WHAT THE TASK ASKS:
Give every line of the entries below as a numbered list, skipping the blank lines.

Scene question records
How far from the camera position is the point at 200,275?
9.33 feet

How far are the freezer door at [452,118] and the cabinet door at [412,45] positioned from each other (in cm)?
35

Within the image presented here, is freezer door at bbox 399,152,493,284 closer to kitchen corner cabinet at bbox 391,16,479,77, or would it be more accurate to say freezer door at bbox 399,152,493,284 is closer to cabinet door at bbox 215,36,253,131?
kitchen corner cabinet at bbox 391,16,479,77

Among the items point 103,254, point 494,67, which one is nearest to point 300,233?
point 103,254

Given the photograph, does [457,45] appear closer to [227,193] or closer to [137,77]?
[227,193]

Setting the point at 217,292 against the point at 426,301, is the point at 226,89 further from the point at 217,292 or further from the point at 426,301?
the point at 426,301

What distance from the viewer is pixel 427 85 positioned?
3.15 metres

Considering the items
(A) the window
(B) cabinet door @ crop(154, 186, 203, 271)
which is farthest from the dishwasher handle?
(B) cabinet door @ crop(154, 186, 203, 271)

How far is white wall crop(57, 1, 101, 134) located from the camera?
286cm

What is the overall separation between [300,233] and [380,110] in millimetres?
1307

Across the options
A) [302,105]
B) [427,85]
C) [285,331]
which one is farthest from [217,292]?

ANSWER IN FULL:
1. How far from the camera position is the point at 200,275?
2. 9.33 feet
3. How far are the freezer door at [452,118] and the cabinet door at [412,45] positioned from each other (in cm)?
4. 35
5. Within the image presented here, is freezer door at bbox 399,152,493,284 closer to kitchen corner cabinet at bbox 391,16,479,77, or would it be more accurate to say freezer door at bbox 399,152,493,284 is closer to cabinet door at bbox 215,36,253,131?
6. kitchen corner cabinet at bbox 391,16,479,77
7. Among the items point 103,254, point 494,67, which one is nearest to point 300,233?
8. point 103,254
9. Given the photograph, does [457,45] appear closer to [227,193] or closer to [137,77]?
10. [227,193]
11. Setting the point at 217,292 against the point at 426,301, is the point at 226,89 further from the point at 217,292 or further from the point at 426,301?
12. the point at 426,301
13. What distance from the viewer is pixel 427 85 positioned?
14. 3.15 metres
15. Considering the items
16. (A) the window
17. (B) cabinet door @ crop(154, 186, 203, 271)
18. which is farthest from the dishwasher handle?
19. (B) cabinet door @ crop(154, 186, 203, 271)
20. How far is white wall crop(57, 1, 101, 134) located from the camera?
21. 286cm
22. What is the overall separation between [300,233] and [380,110] in millimetres?
23. 1307
24. Across the options
25. A) [302,105]
26. B) [427,85]
27. C) [285,331]
28. which one is farthest from [217,292]?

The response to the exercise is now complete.